EXERCISE AIM
Copy out the whole passage on diffing and merging a branch into main, word for word and line for line.

ARTICLE
+--

Calling uncommitted again on the same branch, this time there should be no uncommitted files:

print(len(list(branch1.uncommitted())))

Output

0

Merging changes from a branch into main

Let’s diff between your branch and the main branch:

main = repo.branch("main")
for diff in main.diff(other_ref=branch1):
    print(diff)

Output

{'type': 'added', 'path': 'text/sample_data.txt', 'path_type': 'object', 'size_bytes': 15}
{'type': 'added', 'path': 'csv/sample_data.csv', 'path_type': 'object', 'size_bytes': 88}
{'type': 'added', 'path': 'raw/file1.data', 'path_type': 'object', 'size_bytes': 18}

Looks like we have some changes. Let’s merge them:

res = branch1.merge_into(main)
print(res)
# output:
# cfddb68b7265ae0b17fafa1a2068f8414395e0a8b8bc0f8d741cbcce1e67e394

Let’s diff again - there should be no changes as all changes are on our main branch already:

print(len(list(main.diff(other_ref=branch1))))

+--

Spatial reasoning question data:
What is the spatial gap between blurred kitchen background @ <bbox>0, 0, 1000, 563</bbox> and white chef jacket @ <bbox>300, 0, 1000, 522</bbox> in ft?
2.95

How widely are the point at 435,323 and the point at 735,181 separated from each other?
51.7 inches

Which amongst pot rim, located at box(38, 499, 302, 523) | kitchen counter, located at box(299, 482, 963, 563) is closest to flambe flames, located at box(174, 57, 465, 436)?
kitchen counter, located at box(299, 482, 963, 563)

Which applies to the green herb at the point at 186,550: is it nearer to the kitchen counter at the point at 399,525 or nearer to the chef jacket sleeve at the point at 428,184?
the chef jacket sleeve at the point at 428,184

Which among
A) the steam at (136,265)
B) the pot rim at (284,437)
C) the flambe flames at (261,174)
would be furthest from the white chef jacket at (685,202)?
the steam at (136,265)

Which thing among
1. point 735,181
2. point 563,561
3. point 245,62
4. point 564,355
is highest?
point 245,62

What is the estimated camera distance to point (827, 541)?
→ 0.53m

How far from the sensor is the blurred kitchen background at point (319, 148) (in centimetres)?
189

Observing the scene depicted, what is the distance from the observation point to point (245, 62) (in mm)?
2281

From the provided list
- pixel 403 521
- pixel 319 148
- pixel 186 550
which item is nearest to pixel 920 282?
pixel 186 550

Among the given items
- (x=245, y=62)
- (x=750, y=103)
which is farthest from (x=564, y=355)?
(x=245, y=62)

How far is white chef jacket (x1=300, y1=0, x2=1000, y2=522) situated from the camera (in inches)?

+--

WRITTEN SOLUTION
Calling uncommitted again on the same branch, this time there should be no uncommitted files:

print(len(list(branch1.uncommitted())))

Output

0

Merging changes from a branch into main

Let’s diff between your branch and the main branch:

main = repo.branch("main")
for diff in main.diff(other_ref=branch1):
    print(diff)

Output

{'type': 'added', 'path': 'text/sample_data.txt', 'path_type': 'object', 'size_bytes': 15}
{'type': 'added', 'path': 'csv/sample_data.csv', 'path_type': 'object', 'size_bytes': 88}
{'type': 'added', 'path': 'raw/file1.data', 'path_type': 'object', 'size_bytes': 18}

Looks like we have some changes. Let’s merge them:

res = branch1.merge_into(main)
print(res)
# output:
# cfddb68b7265ae0b17fafa1a2068f8414395e0a8b8bc0f8d741cbcce1e67e394

Let’s diff again - there should be no changes as all changes are on our main branch already:

print(len(list(main.diff(other_ref=branch1))))